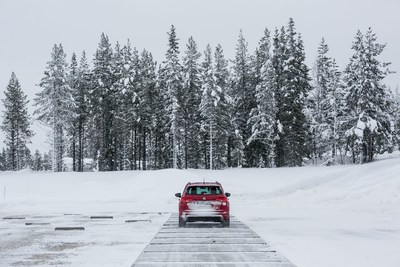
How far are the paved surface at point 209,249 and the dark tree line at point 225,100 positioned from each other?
39973 mm

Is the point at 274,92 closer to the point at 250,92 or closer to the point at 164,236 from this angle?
the point at 250,92

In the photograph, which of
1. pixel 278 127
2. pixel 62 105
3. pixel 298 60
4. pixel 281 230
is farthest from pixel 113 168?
pixel 281 230

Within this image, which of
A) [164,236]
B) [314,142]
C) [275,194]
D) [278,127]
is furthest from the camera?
[314,142]

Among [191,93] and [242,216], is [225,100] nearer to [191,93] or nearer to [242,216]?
[191,93]

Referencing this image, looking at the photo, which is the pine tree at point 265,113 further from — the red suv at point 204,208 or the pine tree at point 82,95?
the red suv at point 204,208

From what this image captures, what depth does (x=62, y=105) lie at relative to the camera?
2453 inches

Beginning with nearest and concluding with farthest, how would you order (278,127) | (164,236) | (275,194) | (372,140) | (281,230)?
1. (164,236)
2. (281,230)
3. (275,194)
4. (372,140)
5. (278,127)

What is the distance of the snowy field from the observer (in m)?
11.2

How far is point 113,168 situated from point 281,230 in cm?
5424

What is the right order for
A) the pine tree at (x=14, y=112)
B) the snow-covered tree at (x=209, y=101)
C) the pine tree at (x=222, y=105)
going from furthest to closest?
the pine tree at (x=14, y=112) → the pine tree at (x=222, y=105) → the snow-covered tree at (x=209, y=101)

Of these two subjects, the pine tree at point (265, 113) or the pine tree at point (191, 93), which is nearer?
the pine tree at point (265, 113)

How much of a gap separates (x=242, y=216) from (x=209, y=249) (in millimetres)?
11147

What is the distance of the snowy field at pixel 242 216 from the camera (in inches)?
443

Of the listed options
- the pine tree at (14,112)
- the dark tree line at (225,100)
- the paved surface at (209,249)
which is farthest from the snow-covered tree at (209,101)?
the paved surface at (209,249)
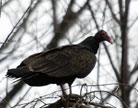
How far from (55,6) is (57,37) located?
673 mm

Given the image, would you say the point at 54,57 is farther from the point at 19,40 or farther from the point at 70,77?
the point at 19,40

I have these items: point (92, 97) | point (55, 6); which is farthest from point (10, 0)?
point (92, 97)

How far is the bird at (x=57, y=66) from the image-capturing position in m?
3.66

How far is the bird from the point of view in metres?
3.66

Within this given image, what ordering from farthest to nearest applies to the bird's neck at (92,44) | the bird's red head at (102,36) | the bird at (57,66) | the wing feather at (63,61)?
the bird's red head at (102,36) < the bird's neck at (92,44) < the wing feather at (63,61) < the bird at (57,66)

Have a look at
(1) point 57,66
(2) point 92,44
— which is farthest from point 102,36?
(1) point 57,66

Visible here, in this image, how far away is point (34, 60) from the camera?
3.79 m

+--

**Task brief:** Transcribe every line from the records above without alteration, and leave out the images.

**Answer to this task:**
How far are the paved surface at point 209,249 and the dark tree line at point 225,100 positioned from each other?
39973 mm

Is the point at 274,92 closer to the point at 250,92 or closer to the point at 164,236 from this angle?
the point at 250,92

In the photograph, which of
1. pixel 278 127
2. pixel 62 105
3. pixel 298 60
4. pixel 281 230
is farthest from pixel 113 168?
pixel 281 230

Within this image, which of
A) [164,236]
B) [314,142]
C) [275,194]
D) [278,127]
is furthest from the camera?
[314,142]

Among [191,93] and [242,216], is [225,100] nearer to [191,93] or nearer to [242,216]?
[191,93]

Referencing this image, looking at the photo, which is the pine tree at point 265,113 further from — the red suv at point 204,208 or the pine tree at point 82,95?
the red suv at point 204,208

From what this image captures, what depth does (x=62, y=105) lie at relative to the camera?
2453 inches

Beginning with nearest and concluding with farthest, how would you order (278,127) | (164,236) | (275,194) | (372,140) | (281,230)?
1. (164,236)
2. (281,230)
3. (275,194)
4. (372,140)
5. (278,127)

What is the distance of the snowy field from the observer (in m)?
11.2

How far is point 113,168 situated from point 281,230 in cm?
5424

What is the right order for
A) the pine tree at (x=14, y=112)
B) the snow-covered tree at (x=209, y=101)
C) the pine tree at (x=222, y=105)
going from furthest to closest?
the pine tree at (x=14, y=112) → the pine tree at (x=222, y=105) → the snow-covered tree at (x=209, y=101)

Of these two subjects, the pine tree at point (265, 113) or the pine tree at point (191, 93), which is nearer?
the pine tree at point (265, 113)

How much of a gap separates (x=242, y=216) from (x=209, y=249) (in millimetres)?
11147

What is the distance of the snowy field at pixel 242 216 from the camera (in inches)?
443

Of the listed options
- the pine tree at (14,112)
- the dark tree line at (225,100)
- the paved surface at (209,249)
which is farthest from the snow-covered tree at (209,101)?
the paved surface at (209,249)
How far from (55,6) is (57,37) located?
673 mm

Given the image, would you say the point at 54,57 is farther from the point at 19,40 or farther from the point at 70,77?
the point at 19,40

I have these items: point (92, 97) | point (55, 6); which is farthest from point (10, 0)?
point (92, 97)

How far is the bird at (x=57, y=66) from the image-capturing position in m?
3.66

How far is the bird from the point of view in metres?
3.66

Within this given image, what ordering from farthest to nearest applies to the bird's neck at (92,44) | the bird's red head at (102,36) | the bird at (57,66) | the wing feather at (63,61)?
the bird's red head at (102,36) < the bird's neck at (92,44) < the wing feather at (63,61) < the bird at (57,66)

Have a look at
(1) point 57,66
(2) point 92,44
— which is farthest from point 102,36?
(1) point 57,66

Visible here, in this image, how far away is point (34, 60) from the camera?
3.79 m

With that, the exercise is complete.